Resifting Manufacturing

January 30, 2013 in

It’s no secret that the Great Recession had a devastating effect on the US manufacturing base. Between 2008 and 2009 more than one trillion dollars bled out of US companies that make everything from food to advanced aerospace and defense products. Lately things have begun to look a little better — the value of US manufacturer shipments was about $4.9 trillion in 2010 compared to $4.4 trillion in 2009. A $500 billion improvement is nothing to sneeze at, but another shot-in-the-arm may be on the way.

Recent analysis by the Boston Consulting Group (BCG) suggests a flood of manufacturing activity may return to the US over the next five years or so.
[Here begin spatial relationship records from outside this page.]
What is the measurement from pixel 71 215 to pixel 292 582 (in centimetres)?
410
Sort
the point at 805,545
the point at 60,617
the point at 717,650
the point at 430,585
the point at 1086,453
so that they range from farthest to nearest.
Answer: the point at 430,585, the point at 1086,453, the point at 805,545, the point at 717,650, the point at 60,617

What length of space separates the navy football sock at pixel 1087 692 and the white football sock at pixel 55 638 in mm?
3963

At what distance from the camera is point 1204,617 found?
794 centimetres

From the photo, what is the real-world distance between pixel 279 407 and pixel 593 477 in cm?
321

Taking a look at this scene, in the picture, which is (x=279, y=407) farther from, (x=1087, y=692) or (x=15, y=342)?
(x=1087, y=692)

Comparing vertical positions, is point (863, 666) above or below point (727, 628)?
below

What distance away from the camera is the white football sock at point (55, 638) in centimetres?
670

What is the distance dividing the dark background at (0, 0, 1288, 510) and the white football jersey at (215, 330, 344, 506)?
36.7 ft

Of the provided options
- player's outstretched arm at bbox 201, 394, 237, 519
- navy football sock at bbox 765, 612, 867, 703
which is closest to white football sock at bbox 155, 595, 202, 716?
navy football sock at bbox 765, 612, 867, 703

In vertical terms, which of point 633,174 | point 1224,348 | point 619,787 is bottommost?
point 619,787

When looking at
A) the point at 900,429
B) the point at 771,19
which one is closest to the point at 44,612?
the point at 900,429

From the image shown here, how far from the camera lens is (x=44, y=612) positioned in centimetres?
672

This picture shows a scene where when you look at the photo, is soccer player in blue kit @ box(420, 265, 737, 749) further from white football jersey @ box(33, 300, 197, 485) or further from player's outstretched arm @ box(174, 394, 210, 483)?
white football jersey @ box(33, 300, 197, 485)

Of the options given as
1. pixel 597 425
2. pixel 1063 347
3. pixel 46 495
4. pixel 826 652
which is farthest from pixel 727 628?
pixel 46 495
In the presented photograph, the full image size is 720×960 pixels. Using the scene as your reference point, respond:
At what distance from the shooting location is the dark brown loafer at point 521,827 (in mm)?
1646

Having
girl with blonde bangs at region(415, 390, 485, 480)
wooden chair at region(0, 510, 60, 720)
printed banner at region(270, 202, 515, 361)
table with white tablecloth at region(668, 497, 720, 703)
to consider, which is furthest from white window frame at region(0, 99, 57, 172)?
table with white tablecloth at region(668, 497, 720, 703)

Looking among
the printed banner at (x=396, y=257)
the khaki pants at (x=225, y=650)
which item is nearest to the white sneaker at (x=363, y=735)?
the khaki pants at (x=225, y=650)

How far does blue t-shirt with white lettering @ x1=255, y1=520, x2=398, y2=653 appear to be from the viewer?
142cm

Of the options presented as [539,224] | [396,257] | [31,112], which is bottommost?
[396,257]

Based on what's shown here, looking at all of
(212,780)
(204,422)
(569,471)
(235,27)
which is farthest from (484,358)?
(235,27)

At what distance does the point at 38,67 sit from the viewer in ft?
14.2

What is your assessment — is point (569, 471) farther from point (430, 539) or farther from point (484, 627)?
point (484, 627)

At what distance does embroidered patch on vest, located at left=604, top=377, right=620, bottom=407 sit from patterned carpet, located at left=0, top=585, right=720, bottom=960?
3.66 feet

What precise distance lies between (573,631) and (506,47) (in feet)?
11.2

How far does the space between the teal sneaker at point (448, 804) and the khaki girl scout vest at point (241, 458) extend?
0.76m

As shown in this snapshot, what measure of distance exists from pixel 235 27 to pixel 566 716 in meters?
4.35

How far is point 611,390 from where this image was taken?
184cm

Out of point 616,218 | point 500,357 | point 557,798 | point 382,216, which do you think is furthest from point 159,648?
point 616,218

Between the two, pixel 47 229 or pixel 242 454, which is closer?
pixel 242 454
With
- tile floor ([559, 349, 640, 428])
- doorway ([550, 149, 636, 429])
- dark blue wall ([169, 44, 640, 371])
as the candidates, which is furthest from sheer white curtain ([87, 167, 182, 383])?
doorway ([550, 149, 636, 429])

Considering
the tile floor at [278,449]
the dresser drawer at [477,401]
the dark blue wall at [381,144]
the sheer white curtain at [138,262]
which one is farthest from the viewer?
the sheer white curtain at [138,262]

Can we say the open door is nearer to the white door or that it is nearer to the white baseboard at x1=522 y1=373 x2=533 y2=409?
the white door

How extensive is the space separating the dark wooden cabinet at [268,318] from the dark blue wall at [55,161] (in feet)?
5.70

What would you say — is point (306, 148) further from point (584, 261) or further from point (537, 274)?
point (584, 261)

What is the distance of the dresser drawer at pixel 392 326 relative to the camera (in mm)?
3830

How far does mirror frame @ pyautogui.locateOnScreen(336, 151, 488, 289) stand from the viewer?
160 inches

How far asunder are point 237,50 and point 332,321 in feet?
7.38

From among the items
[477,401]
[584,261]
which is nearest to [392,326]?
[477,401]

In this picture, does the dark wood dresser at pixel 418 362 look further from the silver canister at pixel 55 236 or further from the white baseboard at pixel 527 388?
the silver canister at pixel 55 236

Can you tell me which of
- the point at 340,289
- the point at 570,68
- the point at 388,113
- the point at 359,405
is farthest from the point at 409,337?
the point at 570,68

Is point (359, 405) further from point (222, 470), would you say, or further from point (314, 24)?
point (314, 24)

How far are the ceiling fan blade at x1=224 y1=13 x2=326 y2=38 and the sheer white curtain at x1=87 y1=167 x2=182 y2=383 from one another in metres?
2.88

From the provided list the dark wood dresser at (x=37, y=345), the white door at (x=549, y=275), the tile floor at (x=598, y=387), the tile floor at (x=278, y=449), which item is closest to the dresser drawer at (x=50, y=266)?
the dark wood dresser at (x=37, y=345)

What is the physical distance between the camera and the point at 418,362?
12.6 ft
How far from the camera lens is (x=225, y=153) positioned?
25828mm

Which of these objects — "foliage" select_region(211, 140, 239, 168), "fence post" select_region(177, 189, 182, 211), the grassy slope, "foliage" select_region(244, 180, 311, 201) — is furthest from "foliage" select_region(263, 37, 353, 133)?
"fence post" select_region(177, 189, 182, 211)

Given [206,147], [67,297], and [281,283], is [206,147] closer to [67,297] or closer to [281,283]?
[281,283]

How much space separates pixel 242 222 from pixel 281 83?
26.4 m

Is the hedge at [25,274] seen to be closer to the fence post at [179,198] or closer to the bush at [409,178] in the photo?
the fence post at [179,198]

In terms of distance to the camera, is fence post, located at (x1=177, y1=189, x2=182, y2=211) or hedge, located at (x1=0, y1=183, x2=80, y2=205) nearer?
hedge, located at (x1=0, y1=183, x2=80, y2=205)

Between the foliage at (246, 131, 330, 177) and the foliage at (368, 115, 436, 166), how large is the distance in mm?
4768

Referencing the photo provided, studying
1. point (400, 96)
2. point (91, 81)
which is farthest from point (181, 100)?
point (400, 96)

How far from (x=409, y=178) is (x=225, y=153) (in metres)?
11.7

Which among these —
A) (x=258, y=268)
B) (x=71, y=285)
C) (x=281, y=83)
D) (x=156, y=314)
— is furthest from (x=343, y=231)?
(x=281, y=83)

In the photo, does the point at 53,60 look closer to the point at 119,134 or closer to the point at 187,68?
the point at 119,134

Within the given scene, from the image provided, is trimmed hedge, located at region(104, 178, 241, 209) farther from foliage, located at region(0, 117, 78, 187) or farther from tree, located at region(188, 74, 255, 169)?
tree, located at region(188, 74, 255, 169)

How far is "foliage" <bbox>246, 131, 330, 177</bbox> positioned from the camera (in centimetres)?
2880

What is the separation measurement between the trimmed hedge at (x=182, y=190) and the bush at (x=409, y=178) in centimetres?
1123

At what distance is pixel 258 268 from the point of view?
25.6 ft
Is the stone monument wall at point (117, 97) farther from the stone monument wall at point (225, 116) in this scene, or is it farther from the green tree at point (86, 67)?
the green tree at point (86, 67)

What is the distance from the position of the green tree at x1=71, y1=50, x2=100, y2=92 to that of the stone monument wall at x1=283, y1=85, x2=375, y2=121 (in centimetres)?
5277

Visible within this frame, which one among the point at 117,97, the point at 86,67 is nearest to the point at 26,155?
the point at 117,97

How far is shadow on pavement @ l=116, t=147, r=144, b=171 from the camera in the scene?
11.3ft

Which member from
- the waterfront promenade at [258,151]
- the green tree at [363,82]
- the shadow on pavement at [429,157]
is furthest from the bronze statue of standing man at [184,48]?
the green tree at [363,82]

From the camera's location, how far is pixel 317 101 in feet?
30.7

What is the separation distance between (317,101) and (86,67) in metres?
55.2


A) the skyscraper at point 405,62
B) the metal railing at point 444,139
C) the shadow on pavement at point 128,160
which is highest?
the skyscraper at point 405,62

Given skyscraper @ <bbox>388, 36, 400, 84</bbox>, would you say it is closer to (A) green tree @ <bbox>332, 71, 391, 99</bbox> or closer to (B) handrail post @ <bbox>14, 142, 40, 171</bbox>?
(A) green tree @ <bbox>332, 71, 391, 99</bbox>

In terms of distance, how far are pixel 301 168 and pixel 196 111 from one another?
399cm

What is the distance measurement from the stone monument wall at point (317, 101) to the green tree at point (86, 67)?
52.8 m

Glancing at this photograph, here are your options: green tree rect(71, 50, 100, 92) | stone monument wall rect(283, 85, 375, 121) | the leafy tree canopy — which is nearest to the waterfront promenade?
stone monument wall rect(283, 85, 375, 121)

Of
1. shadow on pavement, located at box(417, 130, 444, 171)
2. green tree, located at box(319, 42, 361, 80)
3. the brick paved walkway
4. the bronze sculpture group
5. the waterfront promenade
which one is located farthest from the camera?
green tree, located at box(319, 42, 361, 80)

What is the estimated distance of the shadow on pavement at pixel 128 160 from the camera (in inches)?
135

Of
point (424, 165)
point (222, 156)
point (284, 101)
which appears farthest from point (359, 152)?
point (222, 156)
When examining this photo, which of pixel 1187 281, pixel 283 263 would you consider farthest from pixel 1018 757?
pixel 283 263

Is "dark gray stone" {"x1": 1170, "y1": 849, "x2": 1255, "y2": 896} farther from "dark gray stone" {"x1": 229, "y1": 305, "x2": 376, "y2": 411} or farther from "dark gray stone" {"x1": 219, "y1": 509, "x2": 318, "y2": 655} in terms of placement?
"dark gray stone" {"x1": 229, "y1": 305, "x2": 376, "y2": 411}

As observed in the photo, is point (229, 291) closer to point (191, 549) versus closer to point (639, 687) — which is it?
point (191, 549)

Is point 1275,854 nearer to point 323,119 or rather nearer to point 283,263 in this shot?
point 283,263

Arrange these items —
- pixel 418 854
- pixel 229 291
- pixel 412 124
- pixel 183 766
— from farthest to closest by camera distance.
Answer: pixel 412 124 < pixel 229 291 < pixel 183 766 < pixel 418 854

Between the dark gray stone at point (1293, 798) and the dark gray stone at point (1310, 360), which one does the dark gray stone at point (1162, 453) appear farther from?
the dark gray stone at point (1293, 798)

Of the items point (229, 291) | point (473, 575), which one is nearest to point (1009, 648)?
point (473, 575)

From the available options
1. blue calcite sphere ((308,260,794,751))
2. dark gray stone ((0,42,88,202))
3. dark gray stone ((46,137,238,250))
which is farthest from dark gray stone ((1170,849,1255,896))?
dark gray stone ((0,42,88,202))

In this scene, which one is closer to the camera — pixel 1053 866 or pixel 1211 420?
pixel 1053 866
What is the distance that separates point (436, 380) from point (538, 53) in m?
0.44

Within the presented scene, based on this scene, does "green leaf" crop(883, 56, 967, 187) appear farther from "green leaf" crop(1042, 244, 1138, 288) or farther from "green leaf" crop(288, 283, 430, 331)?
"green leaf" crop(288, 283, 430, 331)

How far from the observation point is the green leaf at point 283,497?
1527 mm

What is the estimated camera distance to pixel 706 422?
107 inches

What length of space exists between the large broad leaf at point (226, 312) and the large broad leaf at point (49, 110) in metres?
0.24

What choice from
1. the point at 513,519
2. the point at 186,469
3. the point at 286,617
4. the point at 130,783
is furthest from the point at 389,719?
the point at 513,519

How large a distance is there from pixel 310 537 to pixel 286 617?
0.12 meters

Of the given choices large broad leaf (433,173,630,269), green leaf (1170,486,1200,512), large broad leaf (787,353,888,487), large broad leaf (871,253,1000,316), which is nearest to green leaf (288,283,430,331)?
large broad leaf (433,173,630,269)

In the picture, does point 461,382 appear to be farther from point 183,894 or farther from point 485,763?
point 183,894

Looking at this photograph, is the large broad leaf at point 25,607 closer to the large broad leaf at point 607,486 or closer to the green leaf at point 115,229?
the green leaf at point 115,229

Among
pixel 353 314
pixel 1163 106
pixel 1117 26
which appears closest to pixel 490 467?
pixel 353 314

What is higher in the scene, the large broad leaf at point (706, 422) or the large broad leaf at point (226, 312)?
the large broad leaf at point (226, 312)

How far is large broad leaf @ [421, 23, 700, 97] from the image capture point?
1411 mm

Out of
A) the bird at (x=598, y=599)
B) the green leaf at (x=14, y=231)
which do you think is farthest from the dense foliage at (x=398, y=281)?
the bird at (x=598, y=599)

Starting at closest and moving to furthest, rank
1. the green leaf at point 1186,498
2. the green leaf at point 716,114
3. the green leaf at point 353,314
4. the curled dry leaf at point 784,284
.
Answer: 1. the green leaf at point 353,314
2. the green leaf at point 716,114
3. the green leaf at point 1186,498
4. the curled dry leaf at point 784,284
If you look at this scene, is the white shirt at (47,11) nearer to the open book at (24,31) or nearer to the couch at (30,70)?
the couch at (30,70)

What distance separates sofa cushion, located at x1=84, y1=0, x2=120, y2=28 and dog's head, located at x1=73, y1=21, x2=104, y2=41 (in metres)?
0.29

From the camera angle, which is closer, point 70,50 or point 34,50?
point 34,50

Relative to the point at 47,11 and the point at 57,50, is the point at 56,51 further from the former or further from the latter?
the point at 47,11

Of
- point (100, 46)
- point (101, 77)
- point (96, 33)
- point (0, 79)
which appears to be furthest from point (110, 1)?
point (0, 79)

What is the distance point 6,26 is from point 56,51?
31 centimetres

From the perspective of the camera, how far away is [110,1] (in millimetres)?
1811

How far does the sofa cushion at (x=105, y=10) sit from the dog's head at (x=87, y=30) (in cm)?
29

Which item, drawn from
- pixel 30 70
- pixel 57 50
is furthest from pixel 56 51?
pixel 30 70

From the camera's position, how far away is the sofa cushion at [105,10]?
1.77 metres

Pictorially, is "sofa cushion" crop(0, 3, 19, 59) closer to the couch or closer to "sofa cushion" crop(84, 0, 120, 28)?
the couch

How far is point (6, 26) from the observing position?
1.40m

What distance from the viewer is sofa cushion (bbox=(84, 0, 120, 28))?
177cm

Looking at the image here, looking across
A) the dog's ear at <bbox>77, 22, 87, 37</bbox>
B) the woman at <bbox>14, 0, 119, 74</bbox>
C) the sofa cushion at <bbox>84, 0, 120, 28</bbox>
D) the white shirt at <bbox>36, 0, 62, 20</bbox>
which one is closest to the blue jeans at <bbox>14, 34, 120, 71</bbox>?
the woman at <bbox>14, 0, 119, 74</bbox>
The impact of that activity could mean as much as $100 billion in increased output, two to three million new jobs, and a reduction in the non-oil trade deficit of between 20 and 35 percent.

The chief driver of the potential resurgence in US manufacturing is shifting socioeconomic factors inside China. Wages in China have been on the rise in recent years and some estimates peg wage increases in coastal Chinese cities at more than 1,000 percent in just the last year or so.  Rising wages and an increase in the ranks of the middle class have eroded China’s powerhouse status as the global center for cheap manufacturing.  Increased transportation costs and the complicated nature of geographically far-flung supply chains could lead many US companies to reassess the wisdom of offshore manufacturing in China.

The BCG study contributes to the larger notion of “nearshoring” — the idea that it’s better to make a given item nearer to where it is intended to be consumed. Information technology and automation have dramatically improved the efficiency and productivity of US manufacturing over the last two decades. US productivity in the manufacturing sector, as measured by output-per-hour, increased 105 percent between 1990 and 2010. Concerns about labor costs just aren’t the same as they were when off shoring manufacturing operations emerged as a cheap way to lower the cost of doing business.

So which industries are most likely to benefit from the coming repatriation of US manufacturing output? The BCG study identifies transportation goods (vehicles and parts), electrical equipment (such as household appliances), and furniture as three of the areas that are most likely to experience a return to US shores.